* _Problem statement_:
Reproduce every one of the items below word for word, keeping each line, number and mark of punctuation unchanged.

* _Records for the exercise_:

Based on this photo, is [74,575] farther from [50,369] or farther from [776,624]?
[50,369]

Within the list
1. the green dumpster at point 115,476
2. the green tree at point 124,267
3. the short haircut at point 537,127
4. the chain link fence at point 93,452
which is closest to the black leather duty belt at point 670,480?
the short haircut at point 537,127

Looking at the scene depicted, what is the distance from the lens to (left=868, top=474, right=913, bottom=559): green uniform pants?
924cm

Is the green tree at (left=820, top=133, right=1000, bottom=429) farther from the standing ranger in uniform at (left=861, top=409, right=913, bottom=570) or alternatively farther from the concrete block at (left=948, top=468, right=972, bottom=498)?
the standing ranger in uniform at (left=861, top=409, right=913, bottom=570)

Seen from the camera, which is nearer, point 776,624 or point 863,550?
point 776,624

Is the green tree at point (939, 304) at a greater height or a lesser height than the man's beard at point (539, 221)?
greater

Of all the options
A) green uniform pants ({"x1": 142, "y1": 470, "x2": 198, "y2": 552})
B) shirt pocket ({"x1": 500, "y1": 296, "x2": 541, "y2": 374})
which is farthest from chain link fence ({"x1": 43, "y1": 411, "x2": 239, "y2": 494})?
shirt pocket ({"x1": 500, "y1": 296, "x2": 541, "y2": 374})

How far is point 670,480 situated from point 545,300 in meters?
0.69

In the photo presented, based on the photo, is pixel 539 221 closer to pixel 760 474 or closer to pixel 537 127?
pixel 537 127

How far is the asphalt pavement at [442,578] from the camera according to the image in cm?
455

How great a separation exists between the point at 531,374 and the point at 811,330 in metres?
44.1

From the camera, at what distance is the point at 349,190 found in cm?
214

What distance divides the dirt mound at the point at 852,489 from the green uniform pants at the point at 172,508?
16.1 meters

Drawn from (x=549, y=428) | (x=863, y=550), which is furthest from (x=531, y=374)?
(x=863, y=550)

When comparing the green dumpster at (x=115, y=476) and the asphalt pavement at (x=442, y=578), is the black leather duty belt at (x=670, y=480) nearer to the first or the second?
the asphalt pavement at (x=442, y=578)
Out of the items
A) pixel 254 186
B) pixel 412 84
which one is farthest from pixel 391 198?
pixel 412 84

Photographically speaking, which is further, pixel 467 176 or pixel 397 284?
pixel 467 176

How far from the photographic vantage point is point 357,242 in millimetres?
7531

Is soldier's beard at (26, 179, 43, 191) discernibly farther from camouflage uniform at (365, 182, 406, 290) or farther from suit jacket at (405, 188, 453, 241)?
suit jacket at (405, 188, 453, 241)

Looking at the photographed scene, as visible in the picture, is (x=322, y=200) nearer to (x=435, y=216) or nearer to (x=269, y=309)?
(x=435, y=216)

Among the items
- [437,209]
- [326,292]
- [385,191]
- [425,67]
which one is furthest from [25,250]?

* _Final answer_:
Based on this photo, is [74,575] farther from [50,369] or farther from [776,624]?
[50,369]

Within the list
1. the green dumpster at point 115,476
2. the green tree at point 124,267
3. the short haircut at point 537,127
4. the chain link fence at point 93,452
which is closest to the black leather duty belt at point 670,480?
the short haircut at point 537,127

Looking at the scene depicted, what is the distance from the lens to (left=868, top=474, right=913, bottom=559): green uniform pants?
924cm

Is the green tree at (left=820, top=133, right=1000, bottom=429) farther from the standing ranger in uniform at (left=861, top=409, right=913, bottom=570) or alternatively farther from the concrete block at (left=948, top=468, right=972, bottom=498)?
the standing ranger in uniform at (left=861, top=409, right=913, bottom=570)

Seen from the camera, which is nearer, point 776,624 or point 863,550?
point 776,624

Is the green tree at point (939, 304) at a greater height or a lesser height than the man's beard at point (539, 221)?
greater

Of all the options
A) green uniform pants ({"x1": 142, "y1": 470, "x2": 198, "y2": 552})
B) shirt pocket ({"x1": 500, "y1": 296, "x2": 541, "y2": 374})
which is farthest from chain link fence ({"x1": 43, "y1": 411, "x2": 239, "y2": 494})?
shirt pocket ({"x1": 500, "y1": 296, "x2": 541, "y2": 374})

How far is point 670,480 situated from point 545,300 in meters?
0.69

In the photo presented, based on the photo, is pixel 539 221 closer to pixel 760 474 or closer to pixel 537 127?
pixel 537 127

How far is the asphalt pavement at [442,578] from the camera according to the image in cm?
455

How great a separation exists between the point at 531,374 and the point at 811,330 in metres?
44.1

From the camera, at what distance is the point at 349,190 found in cm?
214

What distance divides the dirt mound at the point at 852,489 from the green uniform pants at the point at 172,508?
16.1 meters

Drawn from (x=549, y=428) | (x=863, y=550), which is furthest from (x=531, y=374)?
(x=863, y=550)

When comparing the green dumpster at (x=115, y=476) and the asphalt pavement at (x=442, y=578), is the black leather duty belt at (x=670, y=480) nearer to the first or the second?
the asphalt pavement at (x=442, y=578)
Out of the items
A) pixel 254 186
B) pixel 412 84
which one is farthest from pixel 391 198?
pixel 412 84

Photographically speaking, which is further, pixel 467 176 or pixel 397 284?
pixel 467 176

How far from the photographic vantage point is point 357,242 in millimetres?
7531

Is soldier's beard at (26, 179, 43, 191) discernibly farther from camouflage uniform at (365, 182, 406, 290) or farther from suit jacket at (405, 188, 453, 241)?
suit jacket at (405, 188, 453, 241)

Looking at the photographed scene, as visible in the picture, is (x=322, y=200) nearer to (x=435, y=216) or nearer to (x=269, y=309)?
(x=435, y=216)

Among the items
- [437,209]
- [326,292]
- [385,191]
- [425,67]
which one is furthest from [25,250]?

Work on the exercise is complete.